Now, traditional borsch can be made several different ways…purely vegetarian (as it is for Christmas), with various types of meat (pork, beef, chicken), and with sour cream etc… What I’ll share today is my recipe that has proven incredibly easy and super tasty.
So here’s Uncle Roman’s Ukrainian meat borsch:
Ingredients and method:
- 800 grams of stewing pork (on the bone of course)
- 30 grams of dried porcini mushrooms
- 4 tbs vegetable oil
- 2 onions, chopped roughly
- 2 carrots, diced and chopped
- 2 celery stocks, chopped
- 3 medium beets, cut into julienne strips
- 2 medium potatoes, diced
- 1 can of white cannellini beans
- half a medium sized cabbage, shredded
- 1 can of Hunt’s diced tomatoes
- 1 head of garlic, minced
- 2 cups mushroom stock (from the dried porcini)
- 1 cup V8 vegetable cocktail
- 1/2 cup of Heinz ketchup
- 6 cups water
- 2 cups of pork stock (from the stew meat)
- 1 tbs white vinegar
- Kosher salt and freshly ground black pepper to taste
- 1 bay leaf
- fresh dill (from your garden!)
Before you start, make sure you’ve prepped everything and I mean everything. Honestly, it makes for such an easier experience when all you have to do is follow the steps one after the other without having to stop and cut something up, or measure something out. Generally, faffing about should be avoided! A ready kitchen is the only way to go. so with that in mind, I assume you’ve got everything prepped and ready to rock.
Let’s start with the meat first. This takes about an hour and you can crack on with the borsch while this is happening. So here are the steps you need to take:
To brown the meat, get a large skillet and melt a good 2 or 3 tablespoons of unsalted butter. Season your pork chunks with Kosher salt and freshly ground black pepper and then add each piece to the skillet full of hot melted butter. You’ll see how quickly it browns so keep an eye on things just now. Flip the pieces and get an even colour on the flip side. Once done, place the pork into a pot an cover the meat with cold water. Bring the pot to a boil and simmer the pork for about an hour. The meat will be falling off the bone once done!

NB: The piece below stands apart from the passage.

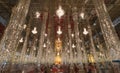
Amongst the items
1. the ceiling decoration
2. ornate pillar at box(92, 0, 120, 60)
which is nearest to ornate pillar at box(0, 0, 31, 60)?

Now, on to the borsch. The fist step is to cover your dried porcini mushrooms with 3 cups of boiling water, place the saucepan on the burner and bring to a boil until the dried mushrooms are tender and tasty. Do NOT throw away the mushroom stock, it’s priceless and adds a wonderful earthy flavour to the borsch; you should have about 2 cups worth of stock left over.
In a large stock pot, heat up your vegetable oil and saute your onions, carrots, and celery until they’re “tender crisp.” Which means, don’t make them soggy! Once done, add your mushrooms, along with your minced garlic and saute for a few more minutes. However at this point, stop and take s sniff…takes me back to baba’s kitchen on Indian Grove! At this point, add the julienned beets, diced potato, beans, shredded cabbage, can of diced tomatoes, cup of V8 juice, 1/2 cup of ketchup, 2 cups of mushroom stock and then add 6 cups of water. (Basically, you’re adding in everything else but the fresh dill, vinegar and the meat at this point.)
OK, so now you’re done the hard part. Grab yourself a cold one and sit tight for the next 45 minutes or so. In the meantime, your pork should be just about done (make sure you set your kitchen timer right) and it’s time to “de-bone” the meat! Erm?!? Anyway, take out each piece and let it cool down a bit unless of course you have asbestos fingers. I find that you want to keep the meat that falls off the bone without any effort. The stuff that sticks heartily, leave it as it’s only going to be chewy and full of fatty cartilage. Once you’ve got your meat stripped, plop it in the borsch, add the 2 cups of pork stock and add your dill. Cook for another 1o minutes or so and then shut off the heat and wait for your loved one to come home from work.
To serve, simply heat up your borsch, place a dollop of sour cream if that’s what ya like and chow down with some fresh bread, a glass of wine and good company.